Buffalo Theater Ensemble fights for residency

Students and faculty defend benefits to education

Kelly Wynne, News Editor

College of DuPage students and staff, along with members of the Buffalo Theater Ensemble (BTE) have been fighting to get the independent theater group a spot on the MAC stage again. The theater group, once COD’s own resident theater company, has had trouble staying afloat in its four years off-campus. BTE has been credited by both students and employers as a valuable hands-on theater experience and a

The group was originally cut due to lack of funding, but now that the college is in better financial standing, supporters have decided now is the time to push for residency.

BTE is known around campus for providing theater students with their first professional theater experiences, whether it be acting or behind the scenes work. Students and recruiters have expressed the positive effects of listing BTE on a resume, detailing that almost all undergrads who have been involved with BTE have a priority complex to other possibly hires.

When housed at the MAC stage, the ensemble produced four to five plays per year, each involving at least a dozen student members. When the company was cut from the MAC stage, members and supporters immediately began searching for ways to help the company return to COD.

At the special board meeting on Sept. 28, Dean of Liberal Arts, Daniel Lloyd, Director of Theater, Connie Canaday Howard and Director of the MAC, Diana Martinez presented the pros and cons of bringing the group back to residency on campus. This meeting provided BTE members and supporters with their first public statement, as they have declined to comment to the Courier thus far.

The three covered student involvement, budget and the MAC’s influence on the company. The biggest argument for the return was the opportunities provided to students.

Martinez agrees with the student involvement aspect but feels the college must seriously consider the larger picture.

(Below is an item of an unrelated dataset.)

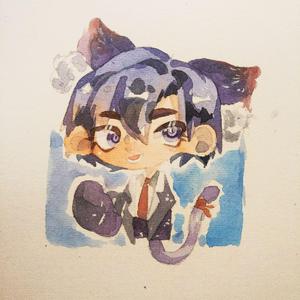 幼喵喵成长日记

“It seems to me the students made a very compelling case that BTE provided a tremendous opportunity for arts education, outreach, culture and engagement,” said Martinez in an email. “All of these things are in the mission of the college. That being said, there are several college priorities at this time and the board needs to evaluate if this is an investment they can make at this time.  In my personal opinion, I think the goodwill and community connection that the entire arts program provides has proven to be a great investment and has a valuable return on investment.”

While Martinez admires the value of BTE on campus, Lloyd’s budget presentation was anything but encouraging. Lloyd explained that in the ensemble’s last year on campus, the number of shows was cut from 64 performances to 36. Funding for the group comes primarily from the MAC as well as ticket sales. In the past the group has had a hard time breaking even on ticket sales. Lloyd  argued that around $80,000 was lost during the 2014-2015 season and that show attendance dropped 24 percent from 2008-2013.

Trustee Charles Bernstein questioned the attitude of Lloyd’s presentation, commenting on the positive numbers being displayed. “How do you account for a revenue of $2,000 per performance when the number of performances were admittedly fewer?” Lloyd had little response other than reiterating the negative numbers but assured Bernstein that if BTE does return to campus, he will be able to work efficiently with those who support the comeback.

Board Chairwoman Kathy Hamilton expressed her desire to make an informed decision on the topic. “We would need to understand the accounting to make a responsible decision.”

Martinez and colleges have examined the budget, looking for efficiencies to make funding the group more affordable, but Martinez feels that an increase in marketing may help the school to break even with ticket sales.

“We have reviewed the numbers several times looking for ways to streamline,” said Martinez in an email. “It is a pretty conservative budget. The marketing has previously been very minimal, in order to attain the 70% increase in sales needed to meet the goals, marketing needs to be increased.”

The group is pushing to be back in residence in the fall of 2016. Until the final board decision, students and faculty plan on continuing their campaign. Martinez expressed her support for the presentation and dedication of all involved. 

“I am so proud of the students for advocating for the arts and their passion for expression,” said Martinez in an email. “You have inspired all of us to try and find a way to increase student engagement with the arts. I hope we can create an opportunity that provides for students to have as many engagement opportunities to connect with the arts as possible.”